Sunday, November 3, 2019

HECATE'S DAUGHTER: LISTENING FOR THE CRIES OF THE WORLD

This is from an old 2018 blog post, never more relevant than today.


Hecate, goddess of thresholds, mystery, magic, and the moon, via Jean Bakula, www.jeanbakula@exemplore.com


Silence. 
Beautiful, deep, alive silence.

Outside, rattle and roar of wind against windows. Inside, the quiet of a hundred people sitting in meditation, inhaling, exhaling the peace of this space. Dozens of small story fires radiate through candle flames. A carved wooden statue of Avalokitashvara, the Buddhist goddess of compassion, stands on the altar, as loose and graceful as an unfurling wave. 

It's New Year's Eve. Twenty blocks north is Times Square, with its screaming millions. Here, a different plane, one that I've been craving. I have chosen to welcome my new year at the annual New York Zen Center for Contemplative Care sit with other like-minded, softhearted New Yorkers trying to get through these noisy and scary times with equanimity. 

Why here? I am attracted to ZenCare's mission of offering solace and companionship to suffering people, including those at the end of their lives. During their dharma talks this evening, the two guiding teachers, Robert Chodo Cambell and Koshin Paley Ellison, invite us to lay aside resolutions, which we'd be sure to fall away from by mid-January. Instead, they ask us to consider a quality we want to embody and nourish in our world in 2018. They suggest that embodying is an expression of giving birth, bringing a gift from within ourselves, is a Divine Feminine way of stepping into the new year rather than the conventional patriarchal notion of reaching out or making something happen in the material world.
I exhale.

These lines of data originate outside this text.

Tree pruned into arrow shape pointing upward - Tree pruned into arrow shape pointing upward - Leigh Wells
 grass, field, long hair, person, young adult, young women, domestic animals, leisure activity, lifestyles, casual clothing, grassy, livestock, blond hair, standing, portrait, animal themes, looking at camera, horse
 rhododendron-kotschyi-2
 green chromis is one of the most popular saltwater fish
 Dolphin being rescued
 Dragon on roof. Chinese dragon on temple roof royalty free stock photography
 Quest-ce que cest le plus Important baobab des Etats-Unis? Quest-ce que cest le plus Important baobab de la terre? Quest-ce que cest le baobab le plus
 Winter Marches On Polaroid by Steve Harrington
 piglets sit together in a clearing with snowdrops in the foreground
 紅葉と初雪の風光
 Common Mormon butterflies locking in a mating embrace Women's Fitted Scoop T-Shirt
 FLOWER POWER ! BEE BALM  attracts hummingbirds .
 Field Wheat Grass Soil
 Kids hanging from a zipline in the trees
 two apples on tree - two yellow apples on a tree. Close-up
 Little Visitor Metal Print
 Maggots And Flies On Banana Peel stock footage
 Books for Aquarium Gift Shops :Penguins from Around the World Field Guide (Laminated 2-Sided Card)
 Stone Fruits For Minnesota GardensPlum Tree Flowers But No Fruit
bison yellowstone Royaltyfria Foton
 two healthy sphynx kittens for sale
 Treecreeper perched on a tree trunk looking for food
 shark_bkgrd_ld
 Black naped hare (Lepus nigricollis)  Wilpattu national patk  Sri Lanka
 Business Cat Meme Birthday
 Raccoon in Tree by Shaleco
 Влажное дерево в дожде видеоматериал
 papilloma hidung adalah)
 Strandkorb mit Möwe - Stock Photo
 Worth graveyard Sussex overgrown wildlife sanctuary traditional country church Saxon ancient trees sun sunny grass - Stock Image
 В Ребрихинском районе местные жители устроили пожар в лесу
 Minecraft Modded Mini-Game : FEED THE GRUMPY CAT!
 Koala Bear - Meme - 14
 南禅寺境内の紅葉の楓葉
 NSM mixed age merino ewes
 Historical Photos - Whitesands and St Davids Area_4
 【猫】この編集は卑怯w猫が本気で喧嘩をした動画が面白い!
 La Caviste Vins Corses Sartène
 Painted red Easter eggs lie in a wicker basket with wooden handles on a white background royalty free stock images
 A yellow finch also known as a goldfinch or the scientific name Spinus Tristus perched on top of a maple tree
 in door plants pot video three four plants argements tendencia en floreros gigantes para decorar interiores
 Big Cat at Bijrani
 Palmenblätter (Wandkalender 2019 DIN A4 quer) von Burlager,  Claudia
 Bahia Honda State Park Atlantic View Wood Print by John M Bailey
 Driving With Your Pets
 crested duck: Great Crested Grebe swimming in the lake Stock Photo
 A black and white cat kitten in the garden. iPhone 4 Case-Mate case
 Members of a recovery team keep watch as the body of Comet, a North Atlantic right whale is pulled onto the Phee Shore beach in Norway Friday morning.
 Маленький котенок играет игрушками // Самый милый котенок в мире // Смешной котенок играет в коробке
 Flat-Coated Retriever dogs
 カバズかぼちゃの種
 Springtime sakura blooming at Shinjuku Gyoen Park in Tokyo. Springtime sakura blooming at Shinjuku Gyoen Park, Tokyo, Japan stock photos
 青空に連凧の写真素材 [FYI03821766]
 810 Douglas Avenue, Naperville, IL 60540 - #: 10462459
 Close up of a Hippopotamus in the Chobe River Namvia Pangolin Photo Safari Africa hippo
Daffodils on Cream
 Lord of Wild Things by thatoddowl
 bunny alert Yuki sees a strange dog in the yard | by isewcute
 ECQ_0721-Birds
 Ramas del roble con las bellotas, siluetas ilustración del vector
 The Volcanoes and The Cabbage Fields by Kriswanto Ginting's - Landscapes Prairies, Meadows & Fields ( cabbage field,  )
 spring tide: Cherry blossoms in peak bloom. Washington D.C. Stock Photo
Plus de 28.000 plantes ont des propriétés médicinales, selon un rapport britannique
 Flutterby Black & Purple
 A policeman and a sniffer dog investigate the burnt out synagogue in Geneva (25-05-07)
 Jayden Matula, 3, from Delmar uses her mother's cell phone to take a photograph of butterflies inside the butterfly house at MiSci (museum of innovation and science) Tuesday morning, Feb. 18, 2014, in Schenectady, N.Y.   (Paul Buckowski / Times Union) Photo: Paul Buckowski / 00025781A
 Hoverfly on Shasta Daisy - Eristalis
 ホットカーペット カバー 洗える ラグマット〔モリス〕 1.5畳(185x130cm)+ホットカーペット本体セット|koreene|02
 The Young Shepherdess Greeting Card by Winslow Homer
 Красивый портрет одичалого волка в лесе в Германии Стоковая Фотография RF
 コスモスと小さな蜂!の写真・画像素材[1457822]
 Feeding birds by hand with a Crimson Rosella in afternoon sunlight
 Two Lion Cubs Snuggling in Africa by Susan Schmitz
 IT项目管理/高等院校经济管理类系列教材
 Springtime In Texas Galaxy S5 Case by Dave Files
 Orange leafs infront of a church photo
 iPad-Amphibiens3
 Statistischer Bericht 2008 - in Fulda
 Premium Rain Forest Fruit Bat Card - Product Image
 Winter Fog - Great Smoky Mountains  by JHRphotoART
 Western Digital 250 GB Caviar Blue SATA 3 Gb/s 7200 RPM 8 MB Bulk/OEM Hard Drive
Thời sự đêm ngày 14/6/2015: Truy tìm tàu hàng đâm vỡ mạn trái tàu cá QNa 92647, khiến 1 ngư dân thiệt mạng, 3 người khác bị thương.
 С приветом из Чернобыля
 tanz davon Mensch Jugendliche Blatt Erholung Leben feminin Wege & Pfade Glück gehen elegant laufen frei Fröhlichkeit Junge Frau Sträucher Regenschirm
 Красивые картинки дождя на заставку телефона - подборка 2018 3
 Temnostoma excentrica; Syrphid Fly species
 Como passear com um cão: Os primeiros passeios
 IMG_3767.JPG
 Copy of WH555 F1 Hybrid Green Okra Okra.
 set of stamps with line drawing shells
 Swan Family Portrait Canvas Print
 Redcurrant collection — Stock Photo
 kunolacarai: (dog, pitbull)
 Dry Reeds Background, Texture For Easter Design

This is an easy one for me. 

Listening. It is what I do, have always done, since I was a pesky little girl tugging on my father’s pants leg: “Tell me a story, Daddy.” I have been saying virtually the same thing – tell me a story – ever since, as a comparative literature student, a reporter, and since 1994, a healing story counselor. “Tell me your story.”  

Given this luscious time to remember and visualize listening, I know with certainty that in 2018,  I want to be able to listen more deeply to the stories life is telling through clients, the places I walk through, environments in which I live, friends, family memories, new adventures, and through through my pen on the page. To listen more deeply to whatever is calling to be born in that moment. 


What quality are you embodying this year? Can you give it a visual metaphor?

Mine is Hecate, goddess of thresholds, magic, mystery, and the moon, the one who lives at a crossroads outside of town, listening for the cries of lost souls.

When I first started my Living Story practice in the world's most lost and forgotten places,, I read a lot about myth and fairy tale, because ordinary language was inadequate to contain and express that experience. Two goddesses especially resonated with me, both of them transformational: Aphrodite and Hecate. Transformation through love, and transformation through deep listening and intuition. Lighthearted listening through delight, love, and playfulness, and deep listening to the call of the world's suffering.

Through the years, as I have listened to more stories, and especially in the last year, as I have faced personal challenges and my country has slid into a sorrowful place, Hecate is the spirit and the energy that most guides my practice. A mature female goddess whose wisdom comes from lived experience, Hecate is the goddess who hears the cries of lost souls and guides them home. 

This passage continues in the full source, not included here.